Quello che so per certo è che la mia arte, una volta messa la firma, non è più solo mia. Questo è un bene o un male? E' un bene, per questo io mi prendo il tempo necessario per stare qui con voi. Un tempo sempre più raro e prezioso che, al di là di tutto, riesco a ritagliarmi per stare qui con voi, per parlare con voi, per raccontarvi sempre quello che mi passa per la mente quando lavoro. Posso sembrare presuntuoso, no, non è questo, sono solo consapevole di quello che faccio, e in quello che faccio, la poesia è presente. La poesia nell'arte non è più una cosa che si può spiegare con facilità e leggerezza; la poesia nell'arte, quando c'è, ti obbliga e ti impegna su mille fronti, tante le sfumature presenti che muovono tutti gli organi fisici, psichici, morali e spirituali che ne determinano la presenza, che ci impegnano nel saperla individuare, leggere, interpretare, e poi divulgare. Per come la vedo io, quando la poesia è presente nell'arte, chi ne osserva il risultato, non dovrebbe più avere nessuna esitazione nell'esclamare: Perfetto! E quando si dice “Perfetto”, significa che ogni cosa, linea, colore, sfumatura, oggetto e soggetto, sfondo, l'insieme di tutto deve fare-essere un corpo unico, deve vibrare tutto, deve suonare tutto, deve riflettere e illuminare tutto, deve cantare tutto insieme, con armonia, eleganza, perfezione nell'insieme a tal punto da rimanere senza parole, tanto sarebbero inutili qualsiasi parole. Ecco perché mi sono permesso di dire che quando si arriva a certi livelli di completezza e armonia, di perfezione, tra arte e poesia, per entrare dentro questo mondo, universo, o semplicemente dentro a un lavoro-quadro, ci vuole il traduttore analogico.

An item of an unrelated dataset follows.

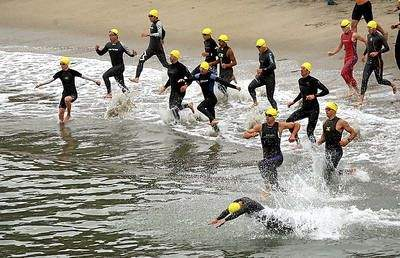 The first wave of triathletes hit the surf at Seacliff State Beach for the start of the 28th annual Sandman Triathlon on Aug. 4, 2013. (Dan Coyro -- Santa Cruz Sentinel file)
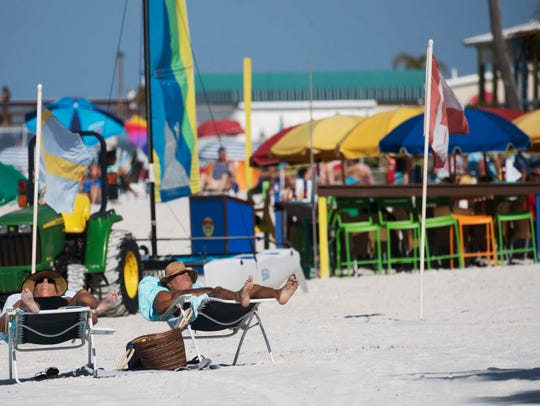Beachgoers get some sun in front of the Pierview Hotel and Salty Crab restaurant on Fort Myers Beach.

Se manca “il Virgilio” della situazione che ti accompagna fin dentro le trame del tessuto, gli strati della storia, i colori della gloria terrena e spirituale, se manca “il Virgilio” della narrazione che ti spiega idee e concetti che non sono visibili agli occhi di tutti, come fa la mia gente a partecipare alla mia messa. Come fa la mia gente a ricordarmi in quanto pittore, se a loro sconosciuto; poco importa se amato o ignorato, ma conosciuto sì. Per conoscere bene un pittore, non importa chi, si deve imparare a leggere quello che fa, che scrive, che dipinge, perché all'interno dei suoi scritti e della sua pittura e della sua vita, si annidano tutte quelle mille sfumature su quei mille fronti che lo rappresentano, che rendono, se presenti, quel lavoro un capolavoro: Poesia.
Poesia di mestiere, poesia di quello che si vede e si legge e che si percepisce esserci, poesia di persona, poesia di mistero, ma di un mistero che si è già rivelato, poesia di artista: Poesia.

Diversamente

Io sono in quanto esisto
La tua fragilità
Mi ha aperto alla vita
O madre mia

Io sono quello che faccio
Perché la tua assenza
Ha forzato la mia presenza
O madre mia

Io ti ringrazio
Perché mi hai salvato
La condanna era scritta
O madre mia

Figlio di nessuno
Giocattolo di tutti
Ci siamo ricongiunti
Mano nella mano

La missione è compiuta
Tra sorrisi e capricci
Diversamente felici
Innamorati per sempre

24/10/2022 Dedicata a mia mamma per la festa del suo ottantaseiesimo compleanno, festeggiato sabato 22 ottobre a Buttapietra di Verona.

La festa di compleanno di mia mamma è stata un successo, davvero indimenticabile! Il ringraziamento che le rivolgerò sempre, finché vivrà, è di avermi concesso, malgrado per me non sia stato facile affrontare tanti disagi, di vedere completata la mia vita, come figlio e come uomo. Poter seguire mia mamma, adesso che è anziana, con tutto quello che è successo e dopo 45 anni in cui non siamo potuti stare insieme, è comunque un onore, perché mi ha completato la vita.

Quando si può parlare di poesia nell'arte?
Quando l'arte si fa poesia?
Beninteso, la poesia che ho voluto dedicare a mia mamma e qui sopra pubblicata, non c'entra nulla con tutto questo. Qui si parla di arte che contiene la poesia, o se volgiamo di poesia presente nell'arte; non di poesia in senso letterale in quanto tale, in quanto, nel mio caso, desiderio misto a velleità personale di scrivere e dedicare una poesia a mia mamma.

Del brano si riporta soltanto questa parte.